Defining the Optimal FVIII Transgene for Placental Cell-Based Gene Therapy to Treat Hemophilia A

Abstract The delivery of FVIII through gene- and/or cellular platforms has emerged as a promising hemophilia A treatment. Herein, we investigated the suitability of human placental cells (PLC) as delivery vehicles for FVIII, and determined an optimal FVIII transgene to produce/secrete therapeutic FVIII levels from these cells. Using 3 PLC cell banks we demonstrated PLC constitutively secreted low levels of FVIII, suggesting their suitability as a transgenic FVIII production platform.
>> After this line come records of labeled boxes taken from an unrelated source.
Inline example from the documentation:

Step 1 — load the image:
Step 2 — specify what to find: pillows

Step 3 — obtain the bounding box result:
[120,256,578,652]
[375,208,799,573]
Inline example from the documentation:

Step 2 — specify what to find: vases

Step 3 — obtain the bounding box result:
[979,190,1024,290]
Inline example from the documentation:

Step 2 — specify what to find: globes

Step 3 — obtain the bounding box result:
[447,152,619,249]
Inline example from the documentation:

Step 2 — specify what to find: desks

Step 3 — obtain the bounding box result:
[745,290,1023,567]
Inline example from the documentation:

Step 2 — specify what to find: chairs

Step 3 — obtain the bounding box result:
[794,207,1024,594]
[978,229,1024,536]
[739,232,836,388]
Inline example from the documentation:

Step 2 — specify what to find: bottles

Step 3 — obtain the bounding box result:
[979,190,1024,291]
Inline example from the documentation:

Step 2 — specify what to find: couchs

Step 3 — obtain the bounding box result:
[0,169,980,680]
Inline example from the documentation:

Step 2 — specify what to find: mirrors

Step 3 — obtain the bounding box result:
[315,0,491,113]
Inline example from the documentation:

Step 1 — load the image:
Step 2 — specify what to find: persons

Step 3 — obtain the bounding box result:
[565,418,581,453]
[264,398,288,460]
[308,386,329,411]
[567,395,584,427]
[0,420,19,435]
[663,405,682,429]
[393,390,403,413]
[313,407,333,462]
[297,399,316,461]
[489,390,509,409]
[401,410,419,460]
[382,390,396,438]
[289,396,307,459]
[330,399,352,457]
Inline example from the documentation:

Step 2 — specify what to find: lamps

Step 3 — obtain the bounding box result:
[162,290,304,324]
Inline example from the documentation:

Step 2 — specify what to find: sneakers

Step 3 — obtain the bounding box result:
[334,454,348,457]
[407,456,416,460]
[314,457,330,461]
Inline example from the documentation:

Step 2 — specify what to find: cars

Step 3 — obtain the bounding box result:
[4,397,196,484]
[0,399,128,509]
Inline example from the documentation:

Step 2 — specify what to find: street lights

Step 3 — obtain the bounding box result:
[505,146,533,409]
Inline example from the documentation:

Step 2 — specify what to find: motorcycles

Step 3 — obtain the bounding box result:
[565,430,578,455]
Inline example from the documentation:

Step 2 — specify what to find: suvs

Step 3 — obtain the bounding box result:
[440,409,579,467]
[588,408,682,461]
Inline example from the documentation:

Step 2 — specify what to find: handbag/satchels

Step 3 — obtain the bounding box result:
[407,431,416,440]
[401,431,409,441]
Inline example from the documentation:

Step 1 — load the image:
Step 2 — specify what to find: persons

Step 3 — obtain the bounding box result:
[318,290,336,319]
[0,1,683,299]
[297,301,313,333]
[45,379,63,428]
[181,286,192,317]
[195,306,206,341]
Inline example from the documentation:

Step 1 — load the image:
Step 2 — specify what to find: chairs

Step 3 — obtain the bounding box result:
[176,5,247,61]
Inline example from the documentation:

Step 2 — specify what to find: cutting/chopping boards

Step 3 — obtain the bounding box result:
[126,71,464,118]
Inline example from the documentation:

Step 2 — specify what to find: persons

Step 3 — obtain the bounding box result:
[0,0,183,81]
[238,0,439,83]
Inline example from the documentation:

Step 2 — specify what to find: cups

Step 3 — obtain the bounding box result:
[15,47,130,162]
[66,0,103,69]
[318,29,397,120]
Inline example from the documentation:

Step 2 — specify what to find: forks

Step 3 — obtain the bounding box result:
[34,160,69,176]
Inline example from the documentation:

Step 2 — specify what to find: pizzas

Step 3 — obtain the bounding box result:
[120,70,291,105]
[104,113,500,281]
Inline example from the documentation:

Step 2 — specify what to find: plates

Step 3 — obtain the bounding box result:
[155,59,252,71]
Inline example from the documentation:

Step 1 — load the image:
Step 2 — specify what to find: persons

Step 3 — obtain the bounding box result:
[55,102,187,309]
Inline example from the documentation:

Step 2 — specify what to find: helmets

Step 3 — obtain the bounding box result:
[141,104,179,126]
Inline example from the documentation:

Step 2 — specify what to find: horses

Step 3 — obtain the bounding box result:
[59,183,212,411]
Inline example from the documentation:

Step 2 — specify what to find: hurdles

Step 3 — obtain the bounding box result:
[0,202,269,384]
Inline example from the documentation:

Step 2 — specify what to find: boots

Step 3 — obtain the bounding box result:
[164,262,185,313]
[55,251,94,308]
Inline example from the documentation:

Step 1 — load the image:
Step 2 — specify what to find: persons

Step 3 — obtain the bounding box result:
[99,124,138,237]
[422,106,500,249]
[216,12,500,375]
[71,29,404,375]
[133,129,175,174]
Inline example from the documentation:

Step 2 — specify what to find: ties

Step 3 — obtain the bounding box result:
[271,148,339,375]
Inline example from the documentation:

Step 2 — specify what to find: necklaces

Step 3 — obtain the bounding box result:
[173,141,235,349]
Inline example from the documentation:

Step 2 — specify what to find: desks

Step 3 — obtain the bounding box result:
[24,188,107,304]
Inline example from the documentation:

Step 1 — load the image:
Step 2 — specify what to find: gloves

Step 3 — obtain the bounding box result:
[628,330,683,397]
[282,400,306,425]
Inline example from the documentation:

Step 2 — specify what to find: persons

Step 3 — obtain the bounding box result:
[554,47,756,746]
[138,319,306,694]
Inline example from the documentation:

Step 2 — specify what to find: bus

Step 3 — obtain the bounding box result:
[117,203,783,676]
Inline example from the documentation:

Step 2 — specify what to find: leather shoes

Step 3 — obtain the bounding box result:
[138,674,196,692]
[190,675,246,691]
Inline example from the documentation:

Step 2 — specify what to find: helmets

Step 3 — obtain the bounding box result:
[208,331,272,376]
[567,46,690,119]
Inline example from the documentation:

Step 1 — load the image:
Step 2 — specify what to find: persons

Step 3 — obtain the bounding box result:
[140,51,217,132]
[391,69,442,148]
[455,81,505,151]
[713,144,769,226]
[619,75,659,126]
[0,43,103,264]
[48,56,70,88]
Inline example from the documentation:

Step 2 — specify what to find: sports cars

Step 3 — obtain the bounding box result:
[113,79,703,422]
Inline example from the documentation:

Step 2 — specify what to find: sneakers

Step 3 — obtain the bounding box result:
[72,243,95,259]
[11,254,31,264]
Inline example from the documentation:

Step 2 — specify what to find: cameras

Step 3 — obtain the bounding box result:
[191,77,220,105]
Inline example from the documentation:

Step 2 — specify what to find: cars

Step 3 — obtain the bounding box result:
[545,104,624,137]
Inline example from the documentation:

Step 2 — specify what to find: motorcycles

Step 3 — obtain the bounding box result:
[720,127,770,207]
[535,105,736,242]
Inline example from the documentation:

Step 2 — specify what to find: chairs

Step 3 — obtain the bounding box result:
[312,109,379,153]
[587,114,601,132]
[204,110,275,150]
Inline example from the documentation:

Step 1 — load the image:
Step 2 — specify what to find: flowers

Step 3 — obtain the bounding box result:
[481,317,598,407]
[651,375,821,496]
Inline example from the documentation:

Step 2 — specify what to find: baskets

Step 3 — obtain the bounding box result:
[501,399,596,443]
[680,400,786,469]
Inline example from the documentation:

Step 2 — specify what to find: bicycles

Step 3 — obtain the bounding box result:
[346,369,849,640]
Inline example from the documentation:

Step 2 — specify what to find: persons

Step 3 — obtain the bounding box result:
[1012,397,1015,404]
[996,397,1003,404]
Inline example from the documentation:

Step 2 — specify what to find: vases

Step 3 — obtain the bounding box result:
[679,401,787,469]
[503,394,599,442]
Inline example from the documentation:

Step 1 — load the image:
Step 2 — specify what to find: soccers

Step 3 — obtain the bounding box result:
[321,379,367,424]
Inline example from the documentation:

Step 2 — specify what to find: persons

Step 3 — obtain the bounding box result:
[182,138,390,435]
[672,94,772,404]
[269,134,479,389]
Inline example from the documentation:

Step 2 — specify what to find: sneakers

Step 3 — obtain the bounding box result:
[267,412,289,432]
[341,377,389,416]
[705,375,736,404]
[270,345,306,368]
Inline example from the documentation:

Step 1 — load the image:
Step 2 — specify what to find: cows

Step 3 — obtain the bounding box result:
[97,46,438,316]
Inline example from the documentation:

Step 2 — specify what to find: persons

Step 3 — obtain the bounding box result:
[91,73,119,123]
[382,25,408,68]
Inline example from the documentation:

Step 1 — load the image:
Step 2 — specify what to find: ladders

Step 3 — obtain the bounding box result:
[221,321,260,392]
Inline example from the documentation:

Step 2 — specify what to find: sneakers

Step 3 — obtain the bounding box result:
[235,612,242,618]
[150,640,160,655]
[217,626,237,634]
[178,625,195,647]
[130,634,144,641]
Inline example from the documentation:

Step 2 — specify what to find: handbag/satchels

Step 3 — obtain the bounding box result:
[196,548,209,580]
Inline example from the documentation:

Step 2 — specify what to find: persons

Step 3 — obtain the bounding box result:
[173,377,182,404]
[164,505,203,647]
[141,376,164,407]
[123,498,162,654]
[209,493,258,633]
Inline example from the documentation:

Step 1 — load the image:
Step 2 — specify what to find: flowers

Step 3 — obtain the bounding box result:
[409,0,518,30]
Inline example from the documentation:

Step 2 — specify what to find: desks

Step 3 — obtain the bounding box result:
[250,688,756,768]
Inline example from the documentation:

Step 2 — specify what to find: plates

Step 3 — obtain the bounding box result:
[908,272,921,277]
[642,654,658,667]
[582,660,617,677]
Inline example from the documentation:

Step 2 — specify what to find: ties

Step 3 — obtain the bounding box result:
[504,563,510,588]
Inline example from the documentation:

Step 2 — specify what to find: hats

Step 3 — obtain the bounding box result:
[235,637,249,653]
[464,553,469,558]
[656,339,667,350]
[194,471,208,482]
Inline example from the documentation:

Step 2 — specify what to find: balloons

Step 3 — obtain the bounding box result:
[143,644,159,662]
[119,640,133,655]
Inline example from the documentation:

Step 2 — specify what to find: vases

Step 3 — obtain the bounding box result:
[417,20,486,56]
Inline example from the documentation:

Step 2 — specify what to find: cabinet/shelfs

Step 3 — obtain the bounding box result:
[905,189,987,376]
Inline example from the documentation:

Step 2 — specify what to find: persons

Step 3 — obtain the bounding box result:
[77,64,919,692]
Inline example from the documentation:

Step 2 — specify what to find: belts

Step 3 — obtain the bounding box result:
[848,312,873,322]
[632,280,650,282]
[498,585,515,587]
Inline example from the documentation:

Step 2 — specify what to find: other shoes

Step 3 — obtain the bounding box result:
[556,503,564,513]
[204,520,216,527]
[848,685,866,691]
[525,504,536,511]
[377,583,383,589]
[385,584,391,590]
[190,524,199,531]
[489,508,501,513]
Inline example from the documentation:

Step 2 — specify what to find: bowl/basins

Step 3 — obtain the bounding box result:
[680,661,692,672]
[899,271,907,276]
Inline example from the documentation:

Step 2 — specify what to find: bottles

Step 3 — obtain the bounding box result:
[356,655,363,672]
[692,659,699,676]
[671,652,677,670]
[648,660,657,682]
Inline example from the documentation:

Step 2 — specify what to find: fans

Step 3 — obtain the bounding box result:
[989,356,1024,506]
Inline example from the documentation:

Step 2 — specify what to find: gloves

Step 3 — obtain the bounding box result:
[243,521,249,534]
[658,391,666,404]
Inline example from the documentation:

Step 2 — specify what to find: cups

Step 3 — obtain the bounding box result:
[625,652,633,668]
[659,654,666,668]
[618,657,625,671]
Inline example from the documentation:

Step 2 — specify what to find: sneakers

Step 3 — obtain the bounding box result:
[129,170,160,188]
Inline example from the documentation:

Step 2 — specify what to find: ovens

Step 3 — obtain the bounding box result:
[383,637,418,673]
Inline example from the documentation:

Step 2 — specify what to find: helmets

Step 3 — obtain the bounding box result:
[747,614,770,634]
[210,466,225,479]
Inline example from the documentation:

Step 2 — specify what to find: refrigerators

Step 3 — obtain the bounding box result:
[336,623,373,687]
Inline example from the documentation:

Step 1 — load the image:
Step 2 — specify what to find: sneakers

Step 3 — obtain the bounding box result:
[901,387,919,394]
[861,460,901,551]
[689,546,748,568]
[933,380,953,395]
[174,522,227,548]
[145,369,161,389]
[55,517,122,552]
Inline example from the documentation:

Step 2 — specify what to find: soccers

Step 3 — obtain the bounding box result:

Furthermore, PLC significantly increased FVIII secretion after transduction with a lentiviral vector (LV) encoding a myeloid codon-optimized bioengineered FVIII containing high expression elements from porcine FVIII. Importantly, transduced-PLC didn’t upregulate cellular stress or innate immunity molecules, demonstrating that after transduction and FVIII production/secretion, PLC retained low immunogenicity and cell stress. When LV encoding 5 different bioengineered FVIII-transgenes were compared for transduction efficiency, FVIII production, and secretion, data showed that PLC transduced with LV encoding hybrid human/porcine FVIII transgenes secreted substantially higher levels of FVIII than LV encoding B domain-deleted human FVIII. In addition, data showed that in PLC, myeloid codon optimization is needed to increase FVIII secretion to therapeutic levels. These studies have identified an optimal combination of FVIII transgene and cell source to achieve clinically meaningful levels of secreted FVIII.